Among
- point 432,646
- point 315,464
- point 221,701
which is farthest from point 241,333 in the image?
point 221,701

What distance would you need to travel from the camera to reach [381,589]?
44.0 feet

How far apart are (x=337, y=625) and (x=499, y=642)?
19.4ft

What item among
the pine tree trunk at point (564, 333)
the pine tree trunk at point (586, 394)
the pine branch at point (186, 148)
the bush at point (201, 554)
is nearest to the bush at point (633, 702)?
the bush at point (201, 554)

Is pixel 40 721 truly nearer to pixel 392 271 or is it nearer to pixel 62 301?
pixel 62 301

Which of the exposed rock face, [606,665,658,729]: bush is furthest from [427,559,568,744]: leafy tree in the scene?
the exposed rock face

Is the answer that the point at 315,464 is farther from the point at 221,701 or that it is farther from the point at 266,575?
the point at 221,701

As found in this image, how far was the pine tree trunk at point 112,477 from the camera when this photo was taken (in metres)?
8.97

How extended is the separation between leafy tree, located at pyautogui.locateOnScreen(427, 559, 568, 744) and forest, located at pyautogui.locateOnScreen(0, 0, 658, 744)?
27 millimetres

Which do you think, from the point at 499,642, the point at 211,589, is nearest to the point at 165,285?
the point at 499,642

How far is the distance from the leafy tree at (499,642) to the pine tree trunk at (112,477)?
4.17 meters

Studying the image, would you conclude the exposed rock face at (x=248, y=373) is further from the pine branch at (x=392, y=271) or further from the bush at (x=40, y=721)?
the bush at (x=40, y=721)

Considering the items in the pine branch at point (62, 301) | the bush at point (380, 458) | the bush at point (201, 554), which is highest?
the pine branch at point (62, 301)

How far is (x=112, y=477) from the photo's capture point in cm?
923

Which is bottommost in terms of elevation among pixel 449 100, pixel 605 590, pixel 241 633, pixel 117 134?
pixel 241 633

---

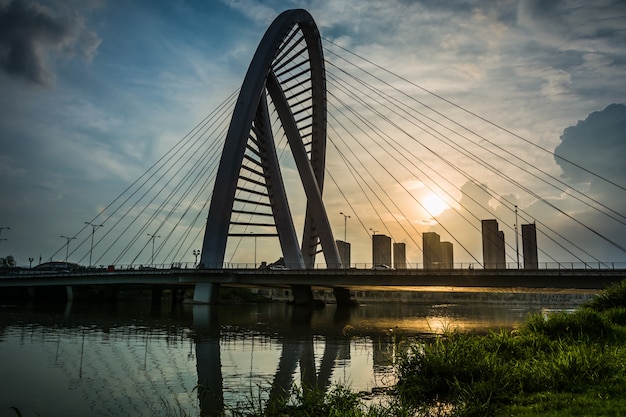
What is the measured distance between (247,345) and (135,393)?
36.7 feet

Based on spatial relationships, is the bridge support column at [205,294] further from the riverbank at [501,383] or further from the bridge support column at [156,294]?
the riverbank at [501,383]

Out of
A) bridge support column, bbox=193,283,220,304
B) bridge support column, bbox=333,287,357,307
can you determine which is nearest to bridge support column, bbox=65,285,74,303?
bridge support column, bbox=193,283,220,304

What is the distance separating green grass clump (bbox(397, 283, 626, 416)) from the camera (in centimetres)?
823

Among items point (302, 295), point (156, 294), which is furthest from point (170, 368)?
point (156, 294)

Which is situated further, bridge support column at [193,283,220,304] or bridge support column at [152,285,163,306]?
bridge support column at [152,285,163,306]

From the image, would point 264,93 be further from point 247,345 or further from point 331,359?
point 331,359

...

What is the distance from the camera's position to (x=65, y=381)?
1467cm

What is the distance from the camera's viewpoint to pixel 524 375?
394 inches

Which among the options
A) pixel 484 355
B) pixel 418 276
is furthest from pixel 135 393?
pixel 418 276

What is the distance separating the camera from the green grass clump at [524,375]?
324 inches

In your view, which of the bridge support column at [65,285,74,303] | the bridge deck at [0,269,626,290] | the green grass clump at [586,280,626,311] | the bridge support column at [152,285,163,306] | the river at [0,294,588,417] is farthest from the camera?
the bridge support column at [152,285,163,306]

Task ::
Return every line in the listing above that contains the string "column", with each line copied in full and unchanged.

Complete response ::
Based on spatial relationships, is the bridge support column at [205,294] further from the riverbank at [501,383] or further from the bridge support column at [156,294]?
A) bridge support column, bbox=193,283,220,304
B) bridge support column, bbox=333,287,357,307
can you determine which is nearest to bridge support column, bbox=65,285,74,303?
bridge support column, bbox=193,283,220,304
Which is situated further, bridge support column at [193,283,220,304] or bridge support column at [152,285,163,306]?
bridge support column at [152,285,163,306]
In your view, which of the bridge support column at [65,285,74,303] | the bridge deck at [0,269,626,290] | the green grass clump at [586,280,626,311] | the bridge support column at [152,285,163,306] | the river at [0,294,588,417] is farthest from the camera?
the bridge support column at [152,285,163,306]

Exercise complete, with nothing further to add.